**Directions for this task:** Whenever a line in the data holds the string "unidentified", copy that line.

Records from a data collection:
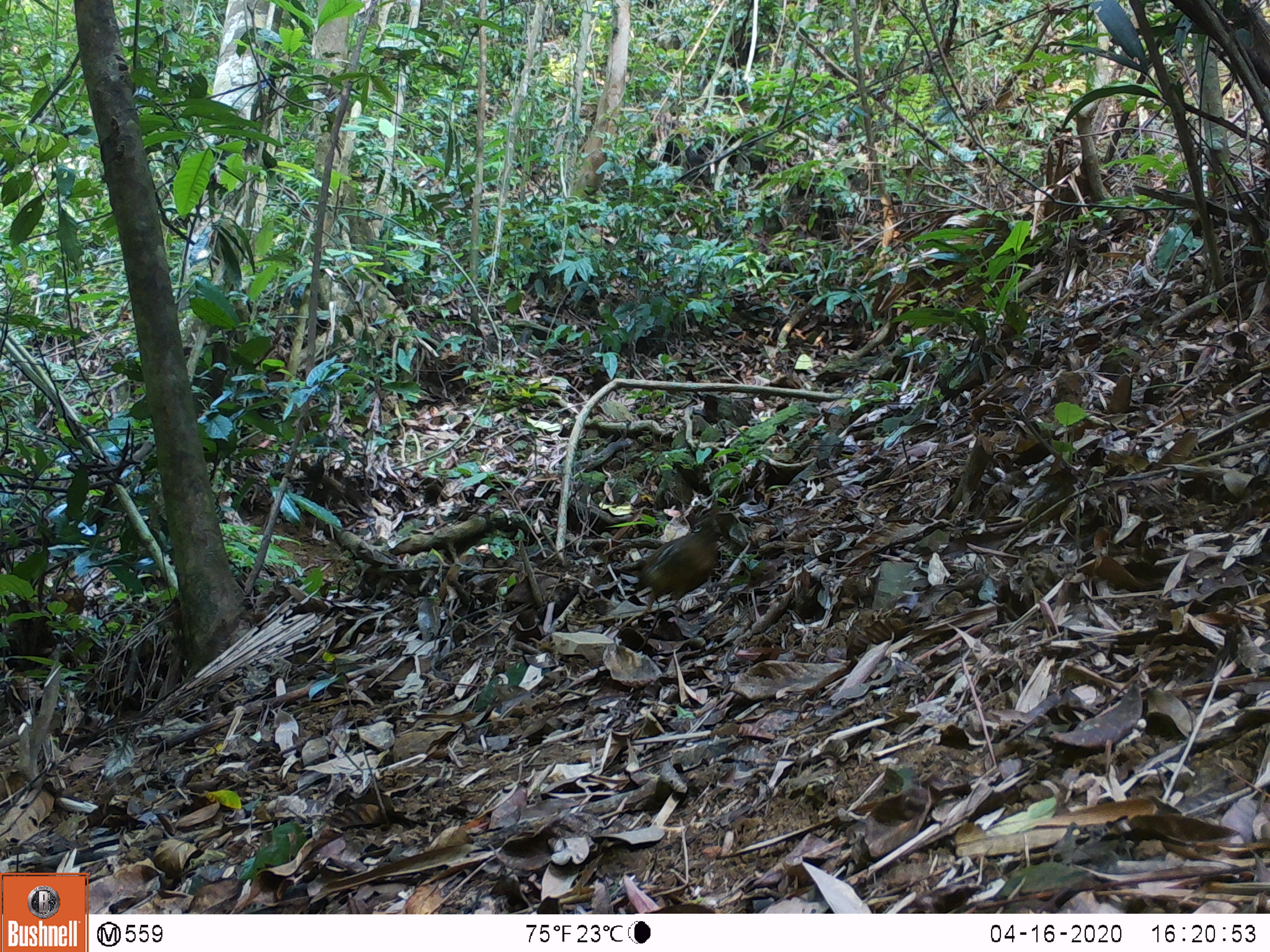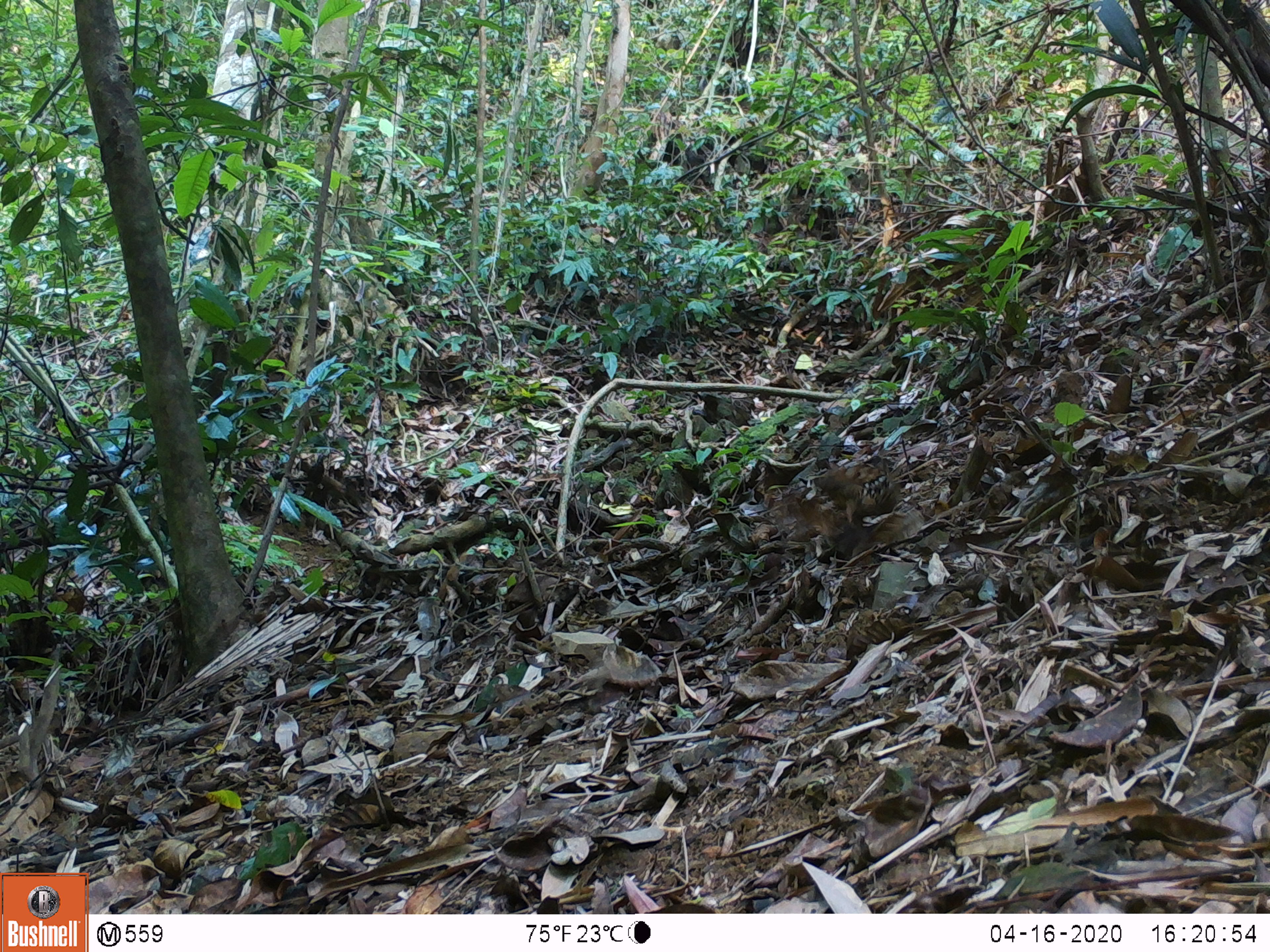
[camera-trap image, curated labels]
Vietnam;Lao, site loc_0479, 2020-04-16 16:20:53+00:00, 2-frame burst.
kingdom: Animalia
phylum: Chordata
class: Aves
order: Galliformes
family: Phasianidae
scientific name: Phasianidae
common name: partridge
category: unidentified partridge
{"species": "unidentified partridge (partridge) (Phasianidae)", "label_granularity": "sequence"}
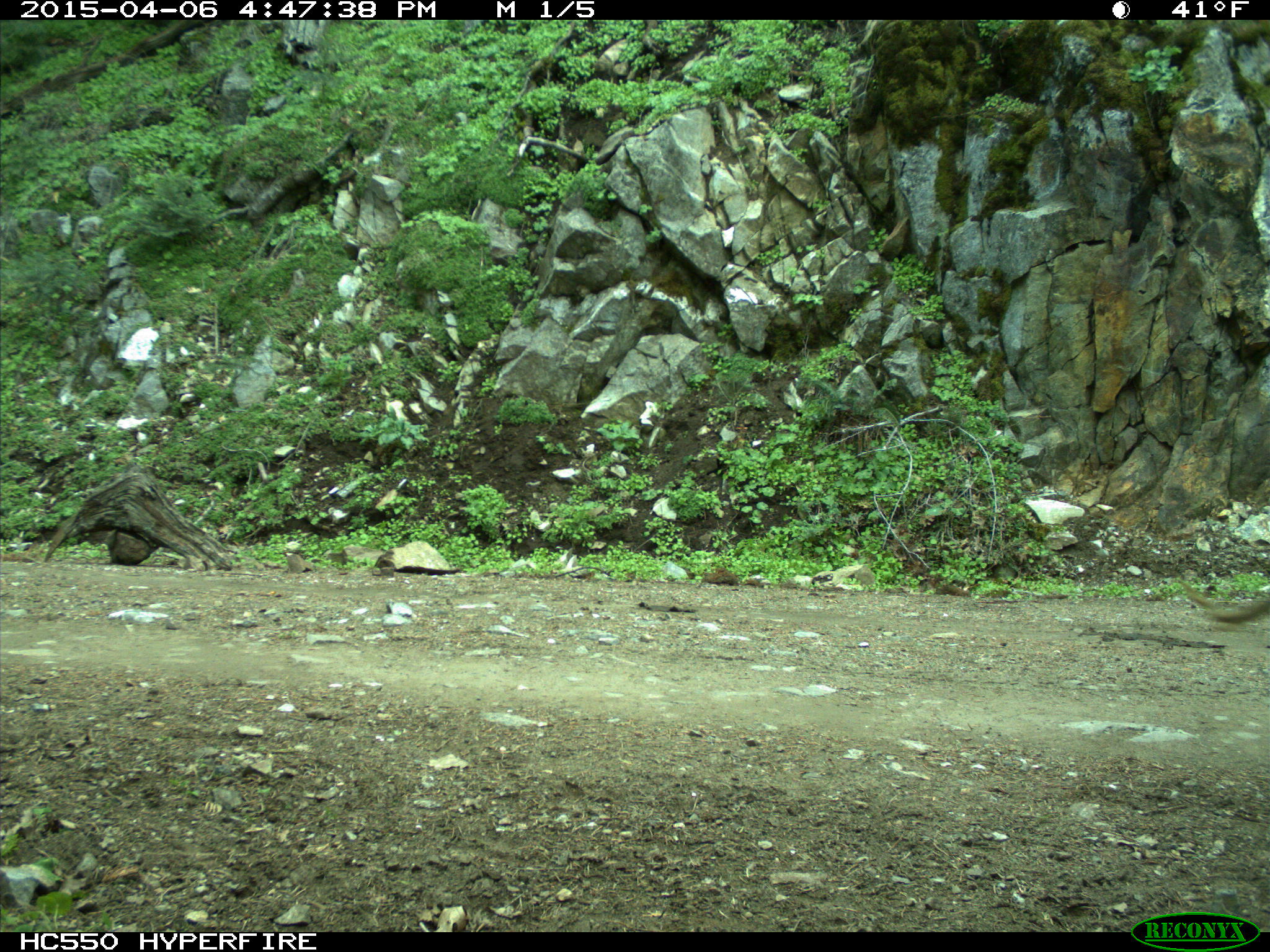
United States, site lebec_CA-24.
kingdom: Animalia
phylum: Chordata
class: Mammalia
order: Artiodactyla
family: Bovidae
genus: Bos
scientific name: Bos taurus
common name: domestic cow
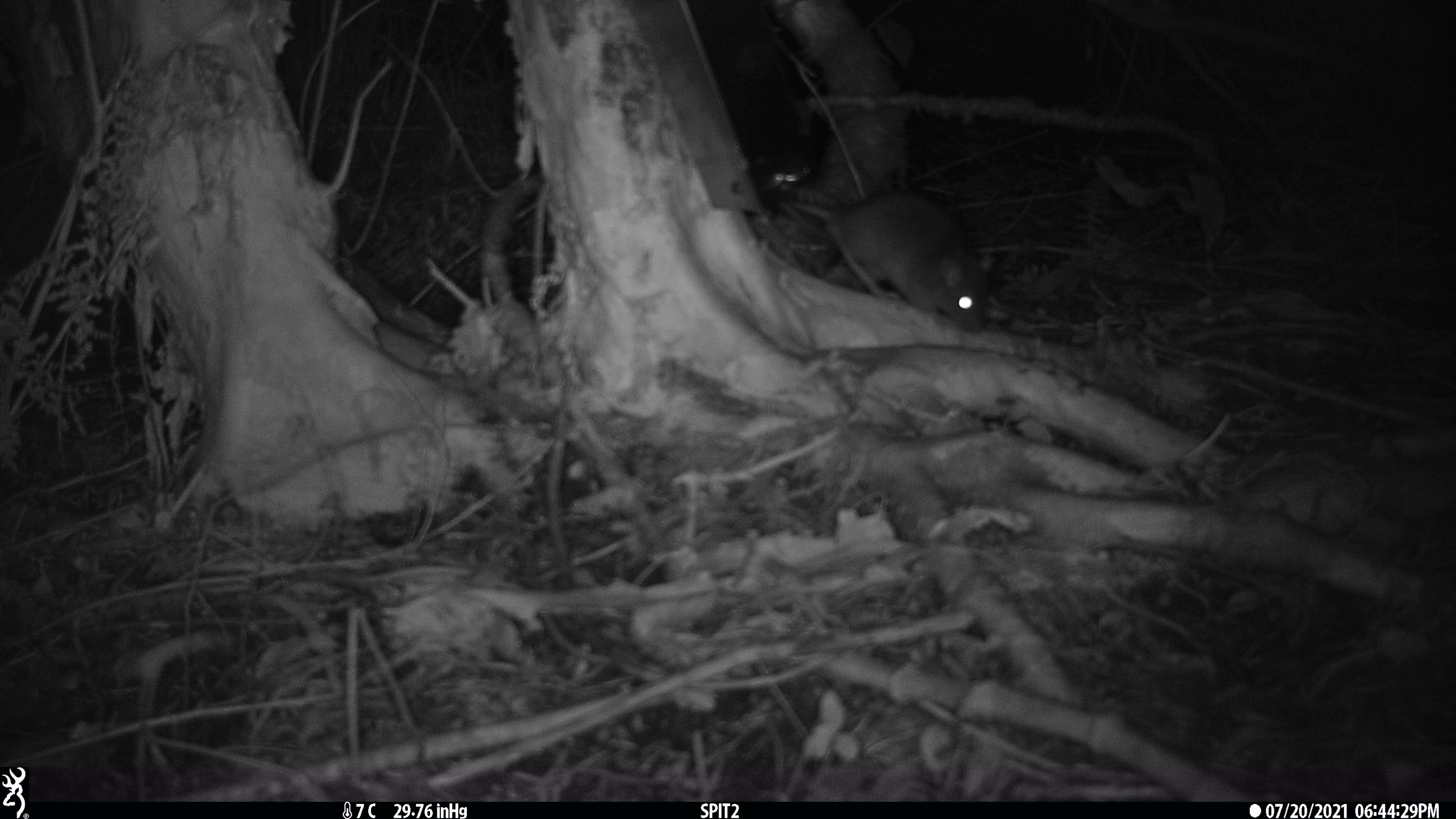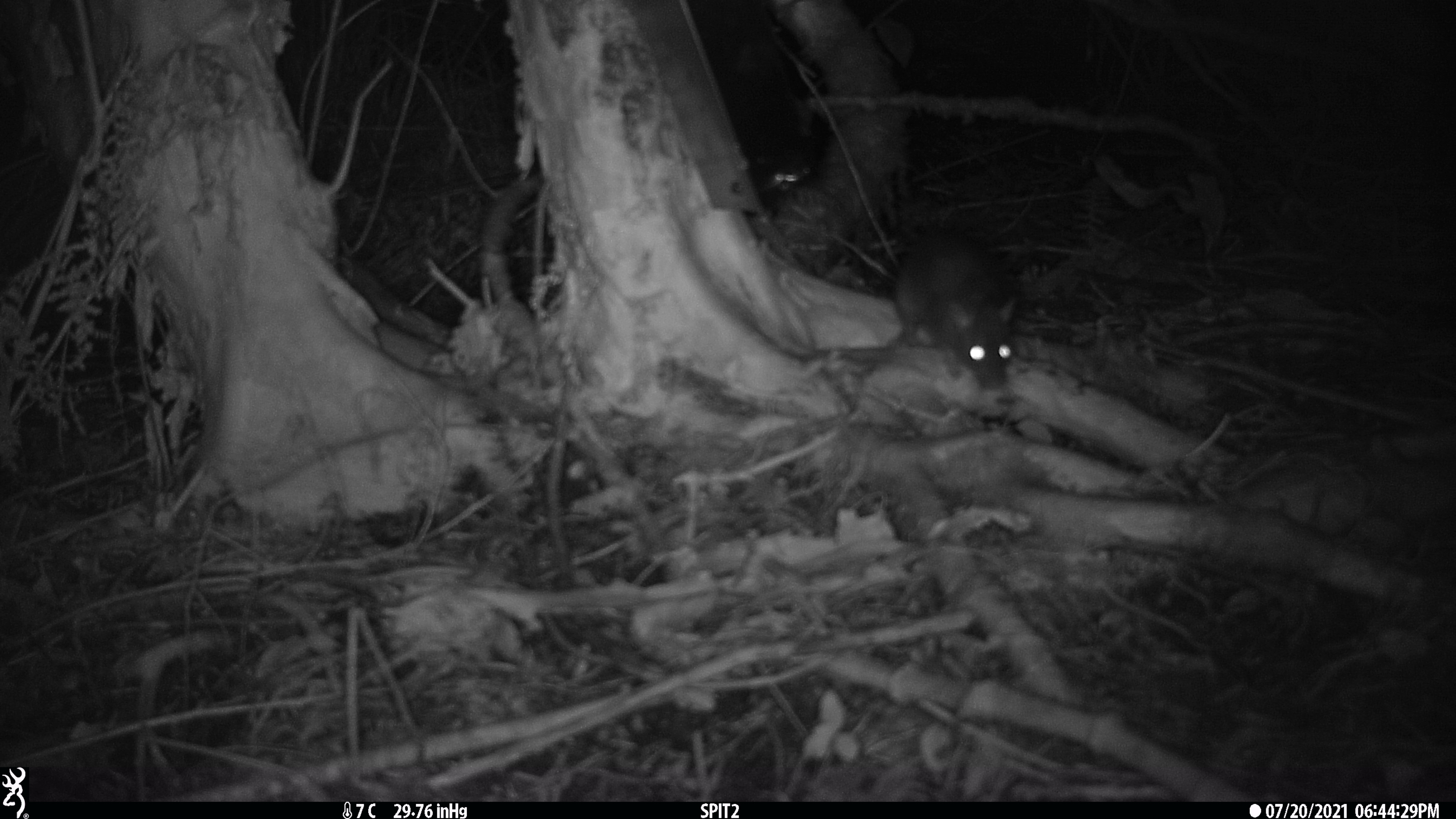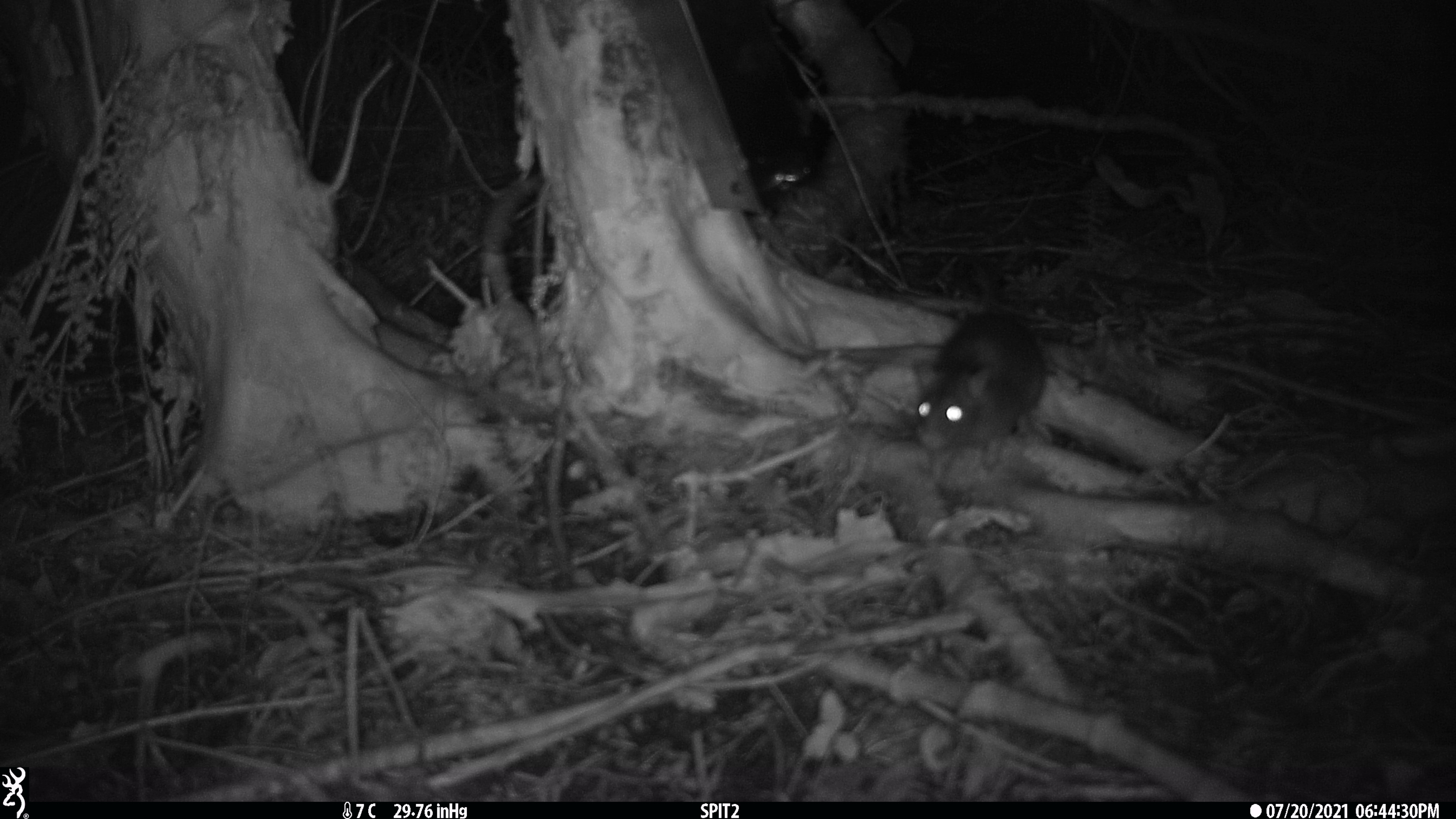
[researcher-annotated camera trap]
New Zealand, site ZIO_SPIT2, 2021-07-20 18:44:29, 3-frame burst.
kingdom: Animalia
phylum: Chordata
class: Mammalia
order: Rodentia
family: Muridae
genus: Rattus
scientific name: Rattus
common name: rat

**Completed exercise:**
category: unidentified partridge
{"species": "unidentified partridge (partridge) (Phasianidae)", "label_granularity": "sequence"}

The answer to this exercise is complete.